● Records provided:
--- start ---
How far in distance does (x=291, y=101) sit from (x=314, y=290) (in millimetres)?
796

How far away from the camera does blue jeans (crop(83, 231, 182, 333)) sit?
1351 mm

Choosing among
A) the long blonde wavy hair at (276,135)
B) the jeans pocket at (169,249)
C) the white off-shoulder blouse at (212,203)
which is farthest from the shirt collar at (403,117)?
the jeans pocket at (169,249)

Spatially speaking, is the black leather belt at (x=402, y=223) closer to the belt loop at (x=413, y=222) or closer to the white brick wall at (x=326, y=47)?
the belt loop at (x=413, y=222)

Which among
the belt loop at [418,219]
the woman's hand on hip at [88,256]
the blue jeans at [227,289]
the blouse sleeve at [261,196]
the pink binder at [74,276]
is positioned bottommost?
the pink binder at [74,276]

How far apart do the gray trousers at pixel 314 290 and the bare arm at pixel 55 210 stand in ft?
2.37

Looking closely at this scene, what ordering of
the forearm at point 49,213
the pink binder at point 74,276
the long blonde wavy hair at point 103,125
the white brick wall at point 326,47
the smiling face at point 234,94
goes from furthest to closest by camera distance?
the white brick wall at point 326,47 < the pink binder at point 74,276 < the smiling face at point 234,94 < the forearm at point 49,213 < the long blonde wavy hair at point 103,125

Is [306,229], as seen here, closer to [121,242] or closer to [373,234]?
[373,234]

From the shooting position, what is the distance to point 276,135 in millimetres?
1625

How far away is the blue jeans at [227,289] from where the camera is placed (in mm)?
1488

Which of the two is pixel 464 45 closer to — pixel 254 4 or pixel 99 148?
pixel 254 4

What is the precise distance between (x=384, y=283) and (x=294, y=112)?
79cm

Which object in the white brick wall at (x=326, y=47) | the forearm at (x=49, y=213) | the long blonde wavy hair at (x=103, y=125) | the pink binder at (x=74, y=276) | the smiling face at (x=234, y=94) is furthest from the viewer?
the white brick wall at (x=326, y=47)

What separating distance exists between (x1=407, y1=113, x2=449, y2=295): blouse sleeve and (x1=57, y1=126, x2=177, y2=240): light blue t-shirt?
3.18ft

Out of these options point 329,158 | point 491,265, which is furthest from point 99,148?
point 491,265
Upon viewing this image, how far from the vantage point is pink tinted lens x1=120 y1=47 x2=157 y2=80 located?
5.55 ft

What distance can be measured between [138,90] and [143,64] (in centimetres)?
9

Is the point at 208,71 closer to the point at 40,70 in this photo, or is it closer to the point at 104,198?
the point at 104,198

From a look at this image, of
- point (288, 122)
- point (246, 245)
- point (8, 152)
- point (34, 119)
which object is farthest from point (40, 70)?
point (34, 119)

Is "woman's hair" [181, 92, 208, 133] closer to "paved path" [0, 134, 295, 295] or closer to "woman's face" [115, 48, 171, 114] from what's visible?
--- end ---
● Set task: Reproduce all of the lines above verbatim, from the first through the last.

● Written answer:
How far in distance does (x=291, y=101) sit from (x=314, y=290) (in millimetres)?
796

How far away from the camera does blue jeans (crop(83, 231, 182, 333)) sit?
1351 mm

Choosing among
A) the long blonde wavy hair at (276,135)
B) the jeans pocket at (169,249)
C) the white off-shoulder blouse at (212,203)
which is farthest from the shirt collar at (403,117)?
the jeans pocket at (169,249)

Spatially speaking, is the black leather belt at (x=402, y=223) closer to the belt loop at (x=413, y=222) or closer to the white brick wall at (x=326, y=47)?
the belt loop at (x=413, y=222)

Which among
the belt loop at [418,219]
the woman's hand on hip at [88,256]
the blue jeans at [227,289]
the blouse sleeve at [261,196]
the pink binder at [74,276]
is positioned bottommost?
the pink binder at [74,276]

How far apart do the gray trousers at pixel 314 290 and the bare arm at pixel 55 210 stand in ft?
2.37

Looking closely at this scene, what ordering of
the forearm at point 49,213
the pink binder at point 74,276
the long blonde wavy hair at point 103,125
the white brick wall at point 326,47
the smiling face at point 234,94
goes from furthest to closest by camera distance?
the white brick wall at point 326,47 < the pink binder at point 74,276 < the smiling face at point 234,94 < the forearm at point 49,213 < the long blonde wavy hair at point 103,125

Is [306,229], as seen here, closer to [121,242] or closer to [373,234]?
[373,234]

From the shooting position, what is the distance to point 276,135 in millimetres?
1625

How far away is the blue jeans at [227,289] from where the camera is placed (in mm)?
1488

Which of the two is pixel 464 45 closer to — pixel 254 4 or pixel 99 148?
pixel 254 4

What is the precise distance between (x=384, y=283) and (x=294, y=112)?
79cm

Which object in the white brick wall at (x=326, y=47) | the forearm at (x=49, y=213) | the long blonde wavy hair at (x=103, y=125) | the pink binder at (x=74, y=276) | the smiling face at (x=234, y=94) is furthest from the viewer?
the white brick wall at (x=326, y=47)

What separating distance exists between (x1=407, y1=113, x2=449, y2=295): blouse sleeve and (x1=57, y1=126, x2=177, y2=240): light blue t-shirt?
3.18ft

Out of these options point 329,158 | point 491,265, which is furthest from point 99,148?
point 491,265
Upon viewing this image, how far from the vantage point is pink tinted lens x1=120 y1=47 x2=157 y2=80 located?
5.55 ft

What distance can be measured between [138,90] and [143,64] (in centimetres)?
9

Is the point at 208,71 closer to the point at 40,70 in this photo, or is it closer to the point at 104,198?
the point at 104,198

From a look at this image, of
- point (288, 122)
- point (246, 245)
- point (8, 152)
- point (34, 119)
which object is farthest from point (40, 70)?
point (34, 119)

Is "woman's hair" [181, 92, 208, 133] closer to "paved path" [0, 134, 295, 295] or closer to "woman's face" [115, 48, 171, 114] from what's visible?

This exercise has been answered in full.